Word for word, and with pictures excluded, copy out all the records that follow.
(DATASET)
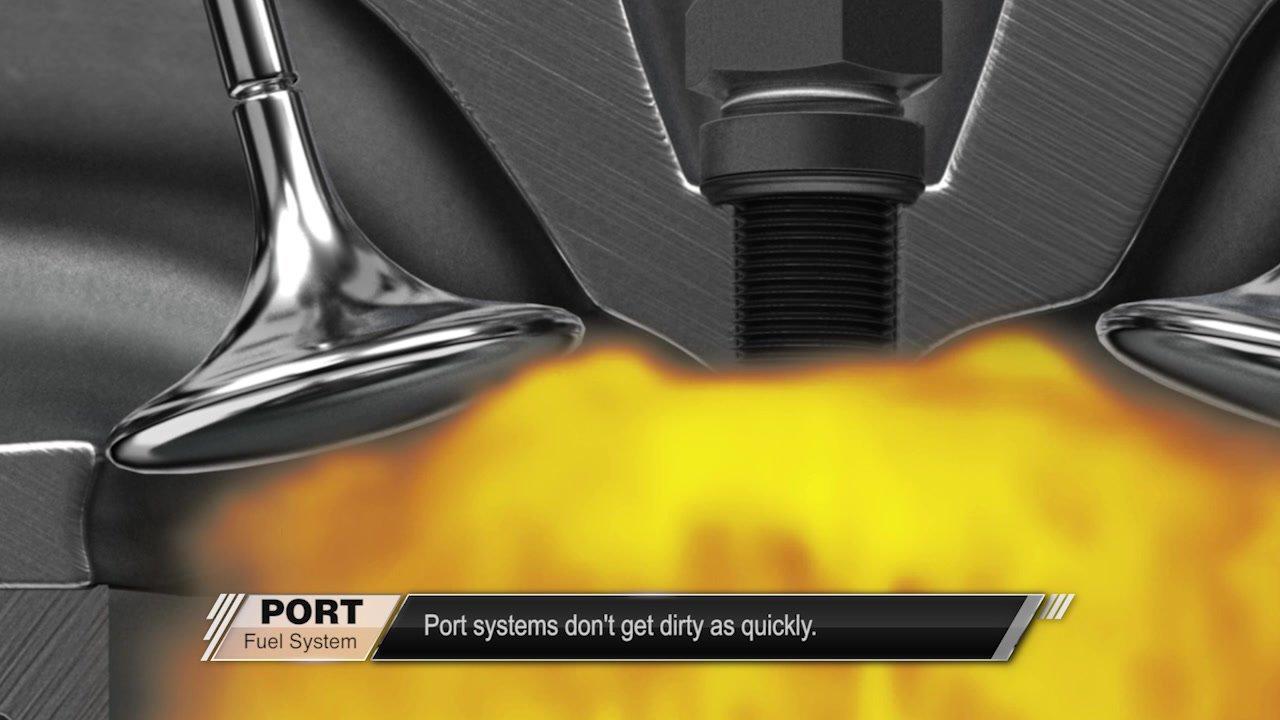 Fuel System - GDI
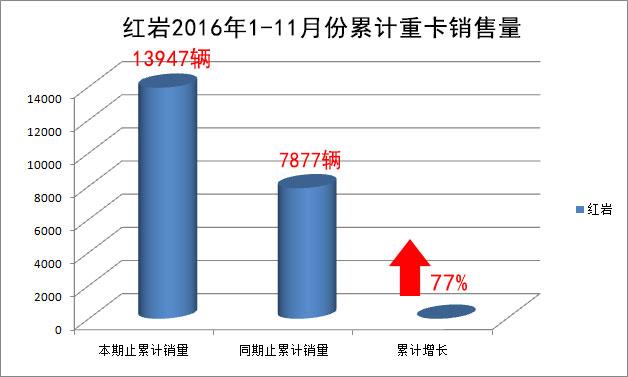 红岩2016年1-11月份累计重卡销量图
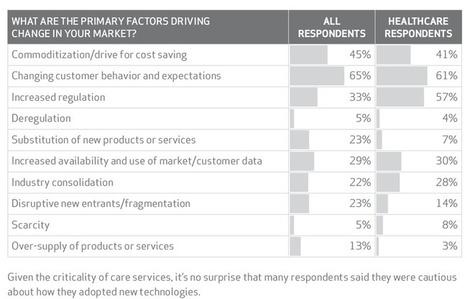 Report: Changing Patient Behavior Is Primary Factor Driving Healthcare | Digitized Health | Scoop.it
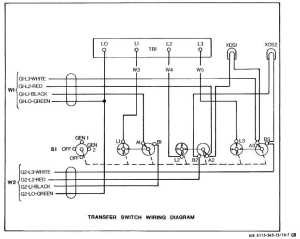 Figure 187 Transfer switch wiring diagram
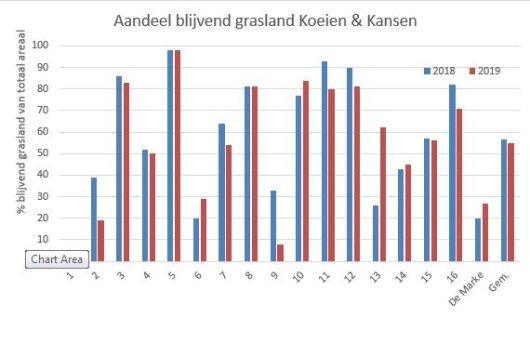 Figuur 1: Aandeel blijvend grasland op Koeien & Kansen-bedrijven in 2018 en 2019 (gegevens afkomstig van de centrale database KringloopWijzer (CDK), gebaseerd op oppervlakte blijvend grasland in de gdi (mei 2018 en mei 2019).
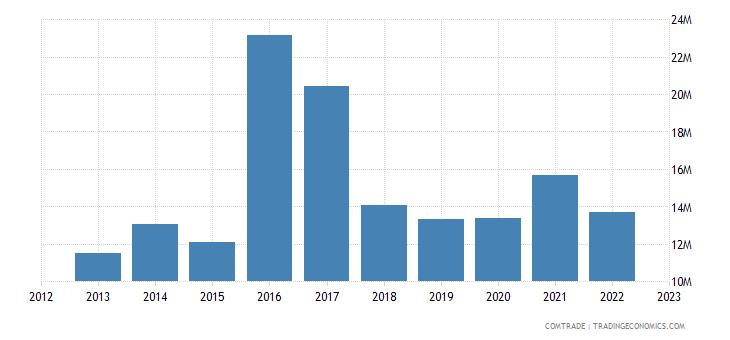 portugal exports kenya
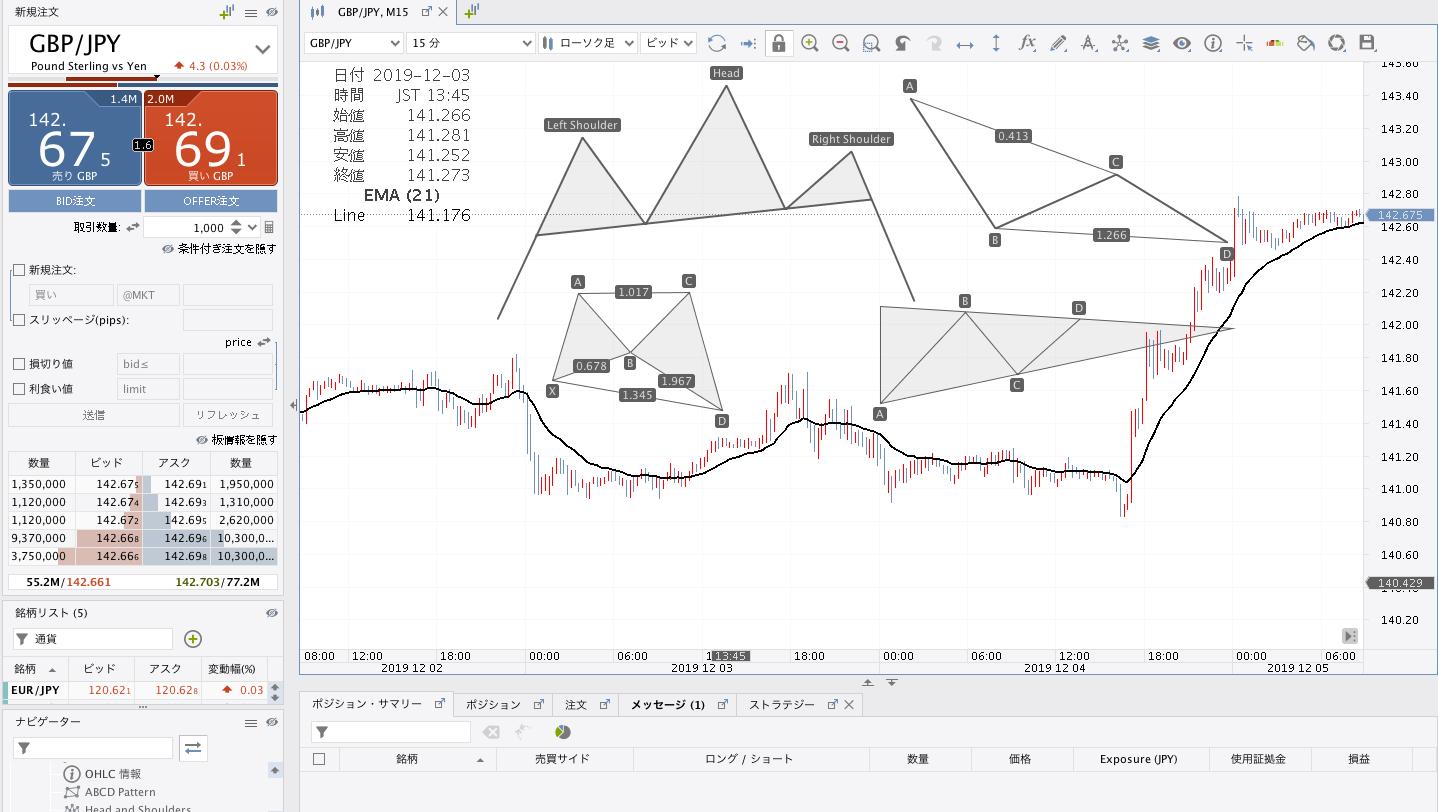 JForex3チャートパターン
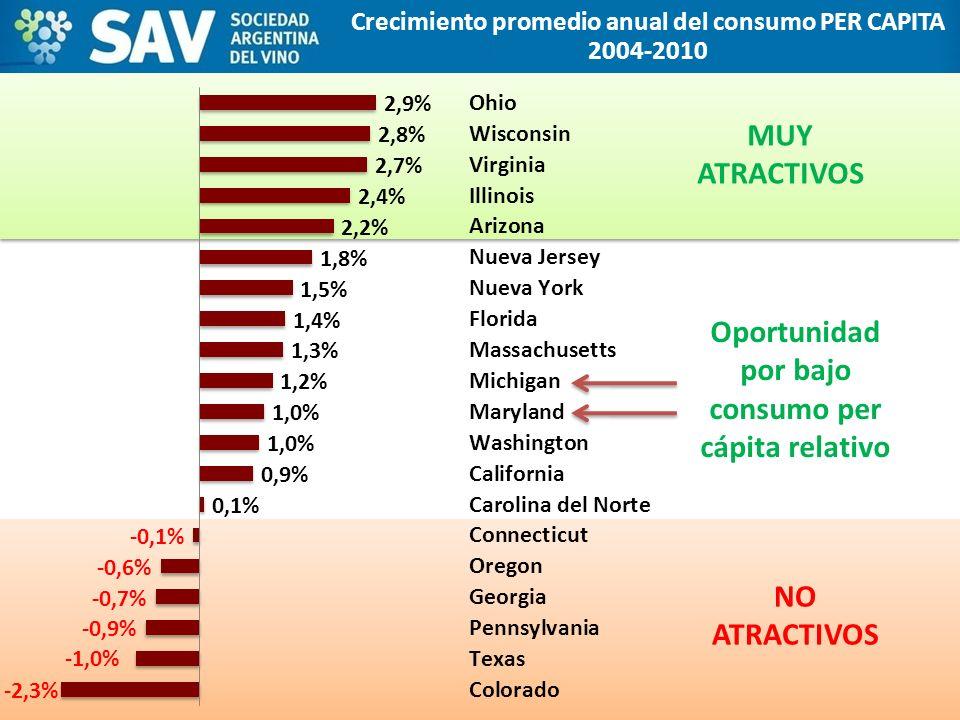 Oportunidad por bajo consumo per cápita relativo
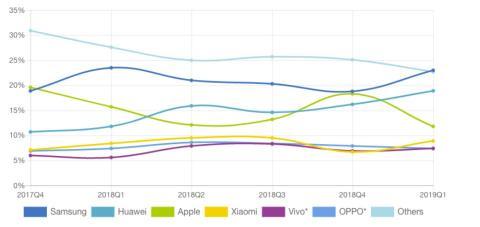 Samsung y Apple han conquistado buena parte del mercado de la telefonía móvil en los últimos meses.
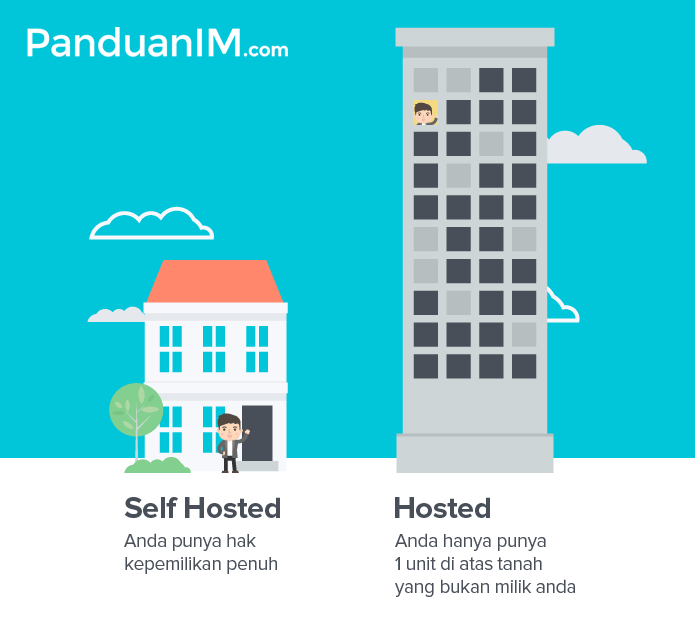 Perbandingan hosted dan self hosted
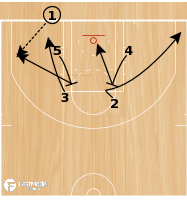 Basketball Play - Gmunden BLOB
(End DATASET)
RESPONSE TO THE EXERCISE =>
 Fuel System - GDI
 红岩2016年1-11月份累计重卡销量图
 Report: Changing Patient Behavior Is Primary Factor Driving Healthcare | Digitized Health | Scoop.it
 Figure 187 Transfer switch wiring diagram
 Figuur 1: Aandeel blijvend grasland op Koeien & Kansen-bedrijven in 2018 en 2019 (gegevens afkomstig van de centrale database KringloopWijzer (CDK), gebaseerd op oppervlakte blijvend grasland in de gdi (mei 2018 en mei 2019).
 portugal exports kenya
 JForex3チャートパターン
 Oportunidad por bajo consumo per cápita relativo
 Samsung y Apple han conquistado buena parte del mercado de la telefonía móvil en los últimos meses.
 Perbandingan hosted dan self hosted
 Basketball Play - Gmunden BLOB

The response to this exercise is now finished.